Say Stringtype("string")                          -- BYTES (the default)
Options Defaultstring CODEPOINTS
Say Stringtype("string")                          -- CODEPOINTS
Say Stringtype(1024)                              -- CODEPOINTS too
Say Stringtype("12"X)                             -- BYTES: X, B and U strings are always BYTES strings
Say Stringtype("string"T)                         -- TEXT (Explicit suffix)

Implementation notes:

RXU translates an unsuffixed string "string" to the following expression:

(U:Default("string"))

Default is a helper routine defined in Unicode.cls, and U is a suitable namespace for Unicode.cls. The Default routine implements the current OPTIONS DEFAULTSTRING setting.

OPTIONS COERCIONS

Diagram for the OPTIONS COERCIONS instruction

OPTIONS COERCIONS behaviour, where behaviour can be one of PROMOTE, DEMOTE, LEFT, RIGHT or NONE. This instruction determines the behaviour of the language processor when a binary operation is attempted in which the operators are of different string types, for example, when a BYTES string is contatenated to a TEXT string, or when a CODEPOINTS number is added to a BYTES number.

  • When behaviour is NONE a Syntax error will be raised.
  • When behaviour is PROMOTE, the result of the operation will have the type of the highest operand (i.e., TEXT when at least one of the operands is TEXT, or else CODEPOINTS when at least one of the operands is CODEPOINTS, or BYTES in all other cases).
  • When behaviour is DEMOTE, the result of the operation will have the type of the lowest operand (i.e., BYTES when at least one of the operands is BYTES, or else CODEPOINTS when at least one of the operands is CODEPOINTS, or TEXT in all other cases).
  • When behaviour is LEFT, the result of the operation will have the type of the left operand.
  • When behaviour is RIGHT, the result of the operation will have the type of the right operand.

Currently, OPTIONS COERCIONS is implemented for concatenation, arithmentic and logical operators only.

By default, RXU works as if OPTIONS COERCIONS PROMOTE had been specified.

Note. This variant of the OPTIONS instruction is highly experimental. Its only purpose is to allow experimentation with implicit coercions. Once a decision is taken about the preferred coercion mechanism, it will be removed.

Implementation restriction: This is a global option.
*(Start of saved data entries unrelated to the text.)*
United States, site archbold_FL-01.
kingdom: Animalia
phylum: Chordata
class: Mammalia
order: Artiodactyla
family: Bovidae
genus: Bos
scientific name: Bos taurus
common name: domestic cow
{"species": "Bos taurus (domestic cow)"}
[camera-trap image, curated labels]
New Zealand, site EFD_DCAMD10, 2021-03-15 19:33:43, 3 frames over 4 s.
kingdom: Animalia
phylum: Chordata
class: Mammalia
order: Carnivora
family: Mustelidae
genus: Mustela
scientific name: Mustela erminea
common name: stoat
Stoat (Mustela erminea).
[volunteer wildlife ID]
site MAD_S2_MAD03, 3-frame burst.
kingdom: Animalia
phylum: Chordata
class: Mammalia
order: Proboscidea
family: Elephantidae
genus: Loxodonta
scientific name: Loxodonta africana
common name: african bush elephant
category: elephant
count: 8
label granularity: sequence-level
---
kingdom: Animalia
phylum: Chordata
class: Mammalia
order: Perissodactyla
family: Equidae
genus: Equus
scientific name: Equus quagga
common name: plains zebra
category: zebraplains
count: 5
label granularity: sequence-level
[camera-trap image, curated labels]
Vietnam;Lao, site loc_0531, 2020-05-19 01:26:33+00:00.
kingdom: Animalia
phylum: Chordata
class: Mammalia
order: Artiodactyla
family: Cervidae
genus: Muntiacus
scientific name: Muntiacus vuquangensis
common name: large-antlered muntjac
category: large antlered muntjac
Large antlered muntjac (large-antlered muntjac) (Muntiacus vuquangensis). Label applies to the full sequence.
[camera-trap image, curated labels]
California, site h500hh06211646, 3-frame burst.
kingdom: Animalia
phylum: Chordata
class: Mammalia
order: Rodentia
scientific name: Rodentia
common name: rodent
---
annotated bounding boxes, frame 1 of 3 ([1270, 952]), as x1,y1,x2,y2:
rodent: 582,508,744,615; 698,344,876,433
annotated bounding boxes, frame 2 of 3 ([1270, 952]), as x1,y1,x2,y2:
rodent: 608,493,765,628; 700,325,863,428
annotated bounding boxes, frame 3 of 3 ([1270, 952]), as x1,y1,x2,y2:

You can change it inside a procedure, and it will apply globally, not only to the current scope.

Examples.

Code could not be displayed because of the following error:
     2 *-* Say Stringtype( "Left"B || "Right"P )             -- CODEPOINTS
Error 15 in /media/sf_C/Dropbox/Webs/ssl/rexx.epbcn.com/TUTOR/doc/options/readme.md, line 82:  Invalid hexadecimal or binary string.
Error 15.4:  Only 0, 1, and whitespace characters are valid in a binary string; found "L".

Implementation notes

The RXU Rexx Preprocessor for Unicode implements the OPTIONS instruction in the following way: when an OPTIONS instruction is encountered, say

OPTIONS optiona optionb

the preprocessor transforms it into

Do; !Options = optiona optionb; Call !Options !Options; Options !Options; End

!OPTIONS is a routine defined in Unicode.cls.